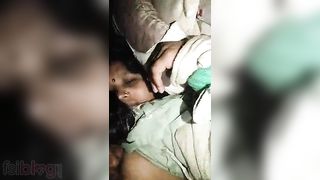 Indian village wife sex with her devar has been caught on livecam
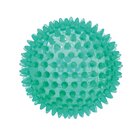 Gymnic Reflexball 10 cm (3 Stück), grün transparent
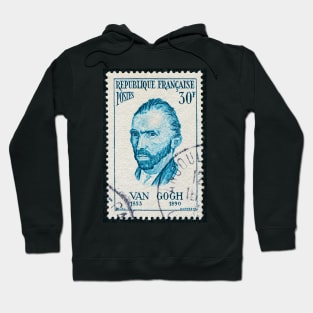 Van Gogh Stamp Hoodie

**What is needed:** For this exercise, write out the listing verbatim and leave every image out.

**Final answer:**
 Indian village wife sex with her devar has been caught on livecam
 Gymnic Reflexball 10 cm (3 Stück), grün transparent
 Van Gogh Stamp Hoodie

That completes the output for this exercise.